Ultimately, statistics are only as good as the analysts and economists who use them. Sifting through hundreds of indices, surveys and economic measures requires a discerning eye and a willingness to be humble about the unknown.
One of the most basic principles of statistics is that correlation does not imply causation. Most things in the macroeconomics are correlated. When people are getting more jobs, it usually means that businesses are selling more products. Just because two lines on a chart are moving in the same direction doesn’t mean they explain everything that happens in the wide world.
I can’t tell you how many analysts I’ve seen in this industry who believe they’ve stumbled upon something unprecedented by publishing a chart of industrial production — a measure of how active factories are — against the ISM — which then It is a measure of how factory executives feel about the economy. In many cases, people who break everything down into one or two “simple” explanations have a conclusion in mind first.

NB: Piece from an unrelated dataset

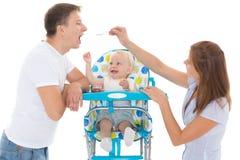 年轻父母饲料婴孩 库存图片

A lot of this low-quality research is also heavily skewed toward a negative bias – the economy is getting worse, markets are about to collapse, a recession is on the way. Research shows that humans are hardwired to think that negativity sounds smarter, and the financial media is also inclined to focus on the downside. This creates a perverse incentive for lazy analysts to relentlessly beat the drum of doom and gloom. This also makes it difficult to discount them. In a bull market, when rising stocks lift all boats, these analysts are still making money arguing the negative “isn’t done yet.” And when the market turns and stocks sink, they can shout “I told you so!” I win; You lose your tail.
Ultimately, the people most hurt by this are the common investors. People who are just trying to save for retirement or sock away some of their paycheck are discouraged from making solid, stable investments and pushed into more defensive positions – or in the most extreme cases completely away from investing. Those who fall prey to these low-quality analysts end up leaving profits on the table and end up with a smaller stable of savings.
In my opinion, what makes someone worth listening to is whether their thought process makes sense. Pointing to this indicator or that indicator is not enough. Rather, is the analyst presenting a sequence of events that would logically follow? For example, if retail sales are down in a month, but gas prices are down, employment is up and confidence is up, does it make sense that sales are down? No, it is more likely to be an anomaly as all indicators point to Americans having more cash in their pockets. A good analyst will look at those other trends and try to explain the discrepancy; A cheap analyst will declare that a recession is imminent. In this business, it is important to take a holistic approach.
There’s no single summary statistic that gives you the perfect “call” – if it sounds too easy to be true, it probably is. No single data point is a substitute for good decision making, which is the best leading indicator of all.
Neil Dutta is Head of Economics at Renaissance Macro Research.